Using the information =
a - In the passage on pandemic grocery deliveries below, list every step the text says animals had to undergo before the food could reach people.
b - Extend the passage on pandemic grocery deliveries below, picking up after its final sentence.

Text block =

************

For people to have groceries delivered to their houses or for “contactless,” “curbside pickup,” farmers had to grow the food; animals had to be killed, cut up, processed, packaged, and delivered. I thought of the number of hands that made vegetables on plates possible – hands that picked and sorted because Americans don’t want spots or holes on their tomatoes. More hands packaged and delivered fruits and vegetables to stores.
During the middle of the shutdowns, some people staying home felt they needed to “quarantine” the delivered boxes, to leave them by the door, and not touch them for a set number of days because virus particles may be on boxes. Some sprayed disinfectant on boxes after they arrived.
How many hands had already touched the boxes and their contents before they appeared on that suburban porch? How many mostly Chinese hands had been on the toy and game parts of the toys and games that occupied their children and teenagers, ordered to stay inside and away from their schools and friends and extended families? Additionally, we also learned, as the shutdowns continued, that wiping didn’t really matter as the virus wasn’t on cardboard. It was mostly in the air, everywhere, and remains there.

************

Dataset section =
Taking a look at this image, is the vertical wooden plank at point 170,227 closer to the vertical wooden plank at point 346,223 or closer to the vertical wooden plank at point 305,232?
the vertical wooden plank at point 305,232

************

Task-by-task answers =
a - killed, cut up, processed, packaged, delivered

b -
Even Domino’s delivery pizzas required people who ground the spices, picked the tomatoes, ground them into sauce; required dairy plants to make the cheese; workers to build and service the dough-making machines; and of course, all the workers who made sturdy, elaborately printed cardboard pizza boxes. Delivery drivers, wearing masks when facing customers, fueled their cars with gas and oil.
Convenience foods required even more hands – cereals and Pop Tarts required people to run and service machines to pick grains, operators to grind and process them, more operators to run machines to add sugar and flavorings and colorings, and still more laborers to fill packages and boxes with cereals and Pop Tarts and then load those onto trucks.
While working and eating inside their houses, what if laptop or desktop computers broke down for the digit movers? Who made the parts to repair them? I envisioned women or girls in Chinese or Indonesian factories. Who had made the laptop to begin with? Where were they? Did she have children? Did he have a wife or parents to take care of? Who had made and assembled the parts for the cellphones of the stay-at-home population? What about the raw materials?
Whom in the Democratic Republic of Congo or Zambia or China mined the cobalt, or whom in Chile or China mined and processed the copper or whom in Jamaica or Russia mined the aluminum? These are all raw materials necessary for cellphone parts. I learned that gallium is the mineral used to provide the backlighting for cellphones’ LED screens. It is mined in Kazakhstan.
While people stayed in houses, sewage plants and wastewater treatment facilities continued to operate. People had to work at power plants to supply electricity to homes. Hands had built cellphone towers and satellites to enable phone and Internet reception. More hands maintained the towers and satellites.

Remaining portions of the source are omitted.